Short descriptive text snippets
________________

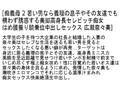 【お得セット】痴義母 翔田千里 広瀬奈々美 蓮実クレア 4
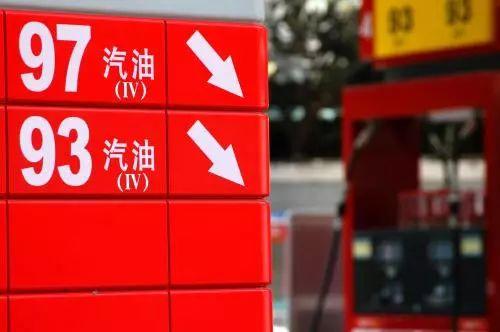 油价不负众望迎来了新年首涨 95号汽油三个月将突破8元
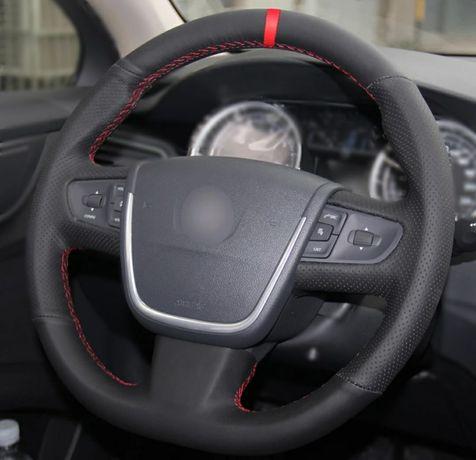 Capa/Estofar/Couro/Qualidade/Peugeot 508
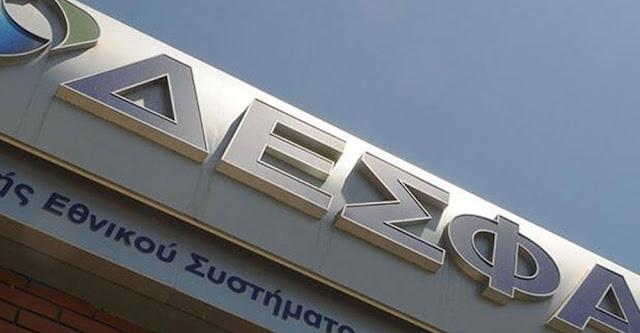 Την κατασκευή αγωγού φυσικού αερίου για την τροφοδοσία της πόλης των Ιωαννίνων εξετάζει, σύμφωνα με πληροφορίες, ο ΔΕΣΦΑ, ενόψει της κατάρτισης του νέου δεκαετούς προγράμματος ανάπτυξης του συστήματος φυσικού αερίου για την περίοδο 2022-2031.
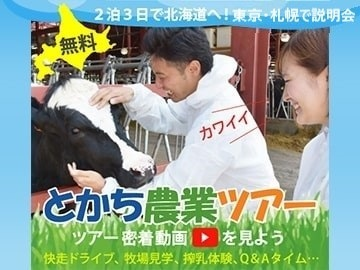 令和元年とかち農業ツアー-top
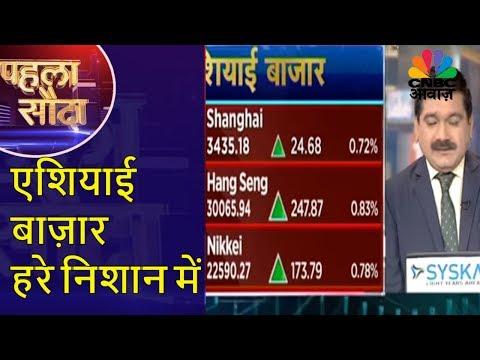 सभी एशियाई बाज़ार हरे निशान में | Pehla Sauda | 22nd Nov | CNBC Awaaz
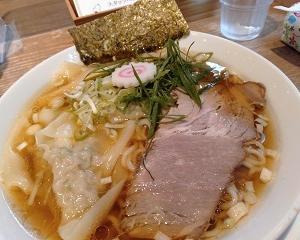 蔵前【中華そば高ひろ】丸鶏醤油わんたん麺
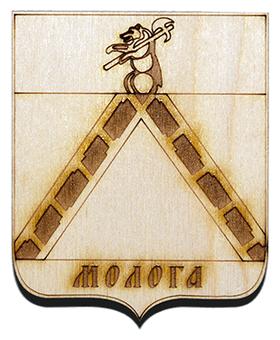 Магнит герб Молога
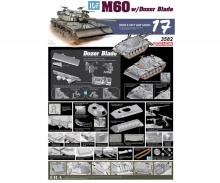 1:35 IDF M60 w/Dozer Blade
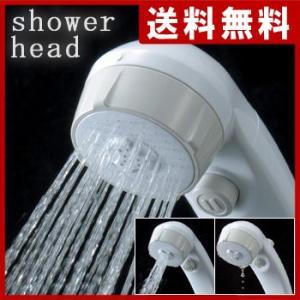 【送料無料】低水圧用マッサージストップシャワー【 シャワーヘッド 止水 節水 】LF108B05b000|yh-life-inc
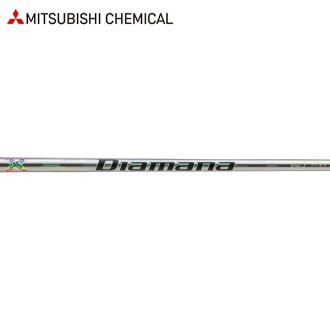 """三菱化學製品""""這個日Amana""""木材軸(Mitsubishi Chemical The Diamana)"""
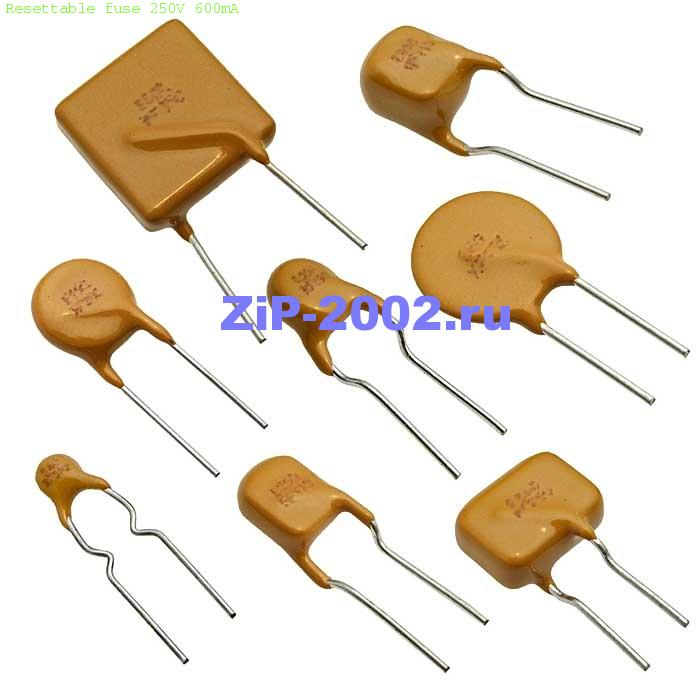 Resettable fuse 250V 600mA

________________

* Aim of the exercise *
Reproduce every entry exactly; images stay out.

* Exercise result *
 【お得セット】痴義母 翔田千里 広瀬奈々美 蓮実クレア 4
 油价不负众望迎来了新年首涨 95号汽油三个月将突破8元
 Capa/Estofar/Couro/Qualidade/Peugeot 508
 Την κατασκευή αγωγού φυσικού αερίου για την τροφοδοσία της πόλης των Ιωαννίνων εξετάζει, σύμφωνα με πληροφορίες, ο ΔΕΣΦΑ, ενόψει της κατάρτισης του νέου δεκαετούς προγράμματος ανάπτυξης του συστήματος φυσικού αερίου για την περίοδο 2022-2031.
 令和元年とかち農業ツアー-top
 सभी एशियाई बाज़ार हरे निशान में | Pehla Sauda | 22nd Nov | CNBC Awaaz
 蔵前【中華そば高ひろ】丸鶏醤油わんたん麺
 Магнит герб Молога
 1:35 IDF M60 w/Dozer Blade
 【送料無料】低水圧用マッサージストップシャワー【 シャワーヘッド 止水 節水 】LF108B05b000|yh-life-inc
 """三菱化學製品""""這個日Amana""""木材軸(Mitsubishi Chemical The Diamana)"""
 Resettable fuse 250V 600mA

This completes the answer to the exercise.